“(…) Todo o mundo é composto de mudança, Tomando sempre novas qualidades.”
Luís Vaz de Camões (c.1524-1580)
Pede-me o Américo umas linhas sobre esta exposição e… um percurso e um fraterno convívio iniciado há pouco mais de sete anos. Quantos caracteres, pergunto logo, esquecendo-me que ele é da imagem, antes de tudo…
Claro que não consigo dizer que não a este “calmeirão de alma lírica” como o Paulo Sucena um dia chamou a Adriano Correia de Oliveira (os/as mais velhos(as), por favor contextualizem), a este incessante construtor da magia e do rigor de disponibilizar às moças e aos moços seus alunos os instrumentos para poderem vir a ser cidadãos de pleno direito, intervenientes e críticos, interventivos e não moldáveis ao todo poderoso “grande-irmão” de que falava George Orwell (1903-1950) que manipula a espécie humana, qual grande rebanho planetário, hoje completamente ao serviço de um regime neo-liberal onde os nomes deram lugar aos números. Por isso um dia numa inauguração lhe dediquei aquela frase Berthold Friedrich Brecht (1898-1956) sobre a imprescindibilidade dos que lutam toda a vida. Mas isto sem número de caracteres é perigoso, por isso vamos ao que interessa, depois deste introito.
Tudo começou em 2014. A exposição comemorativa do 25 de Abril de 1974 que tinha, pelo terceiro ano consecutivo a incumbência de, com o apoio inventivo do João Santos, conceber, planear, realizar – curadoria, como agora é usual – este ano ia ser diferente!
Nos dois anos anteriores fizera-se coisas inéditas na Oficina de Cultura: desde pintar um petroleiro com 10 metros nas paredes da oficina e estender uma faixa com mais de cinco metros para celebrar o direito ao trabalho ou convidar gente de referência no mundo do trabalho como Manuel Carvalho da Silva ou Manuel Macaísta Malheiros. Ou ocupar parte significativa dos 300 m2 da Oficina de Cultura com poemas de/para canções de José Afonso, Manuel Alegre ou Sophia de Mello Breyner Andresen e ter como convidados Francisco Louçã… mas os jovens não estavam presentes…
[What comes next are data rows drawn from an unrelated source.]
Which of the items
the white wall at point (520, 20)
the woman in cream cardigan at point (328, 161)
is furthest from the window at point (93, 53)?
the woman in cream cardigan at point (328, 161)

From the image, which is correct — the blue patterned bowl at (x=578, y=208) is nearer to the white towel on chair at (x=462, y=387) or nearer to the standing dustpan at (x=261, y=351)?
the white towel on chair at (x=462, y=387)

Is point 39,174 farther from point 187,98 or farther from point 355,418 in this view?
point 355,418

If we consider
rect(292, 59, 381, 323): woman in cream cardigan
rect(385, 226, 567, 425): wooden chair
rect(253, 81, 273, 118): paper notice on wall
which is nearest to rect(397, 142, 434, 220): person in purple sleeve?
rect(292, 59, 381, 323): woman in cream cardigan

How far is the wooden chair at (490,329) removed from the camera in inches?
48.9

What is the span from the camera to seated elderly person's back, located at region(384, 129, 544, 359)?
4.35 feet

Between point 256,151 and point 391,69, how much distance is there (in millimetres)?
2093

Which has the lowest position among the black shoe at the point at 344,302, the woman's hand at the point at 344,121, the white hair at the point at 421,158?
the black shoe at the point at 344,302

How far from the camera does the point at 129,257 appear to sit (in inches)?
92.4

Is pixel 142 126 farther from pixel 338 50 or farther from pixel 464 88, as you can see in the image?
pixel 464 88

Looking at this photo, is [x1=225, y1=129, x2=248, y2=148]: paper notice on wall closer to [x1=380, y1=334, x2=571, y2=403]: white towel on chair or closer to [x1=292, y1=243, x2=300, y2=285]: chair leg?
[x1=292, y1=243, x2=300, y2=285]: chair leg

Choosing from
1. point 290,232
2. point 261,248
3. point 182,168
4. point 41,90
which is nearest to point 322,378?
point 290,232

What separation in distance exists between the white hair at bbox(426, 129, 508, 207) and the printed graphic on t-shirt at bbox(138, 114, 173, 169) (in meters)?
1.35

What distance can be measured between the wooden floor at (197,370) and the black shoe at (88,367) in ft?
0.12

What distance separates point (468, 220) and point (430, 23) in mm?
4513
E então surgiu a ideia, que propusemos, de convidar as escolas – os A E Anselmo de Andrade e Emídio Navarro, as duas escolas que expunham periodicamente na Oficina, de serem parceiros. Ganhos os docentes para o projecto, o Rui Silvares e o António Sales estes propuseram que o convite fosse extensível ao Américo, que assim chegou à Oficina para não mais sair. Então puseram mãos à obra e de repente temos 40 jovens a viver por dentro a magia libertadora do 25 de Abril: desde a forma orgulhosa como meses depois envergam a t-shirt evocativa ou como efusivamente prestavam declarações à TV Almada; eles, os artífices do Exposição Comemorativa do 25 de Abril de 1974 em Abril de 2014 foram os protagonistas da mudança! Na Oficina de Cultura iniciava-se um novo período, um novo caminho! Mudança de paradigma, remando contra a maré de falta de incentivo relativamente ao trabalho com a comunidade educativa, o que representou uma poderosa inovação, renovando a programação da Oficina de Cultura, fazendo da experimentação – como a designação do Equipamento indica - uma característica decisiva do que o Oficina de Cultura é hoje em que esta se abriu à comunidade educativa, não perdendo a sua relação com o movimento associativo antes fortalecendo-a numa íntima relação a três que para todos foi benéfica.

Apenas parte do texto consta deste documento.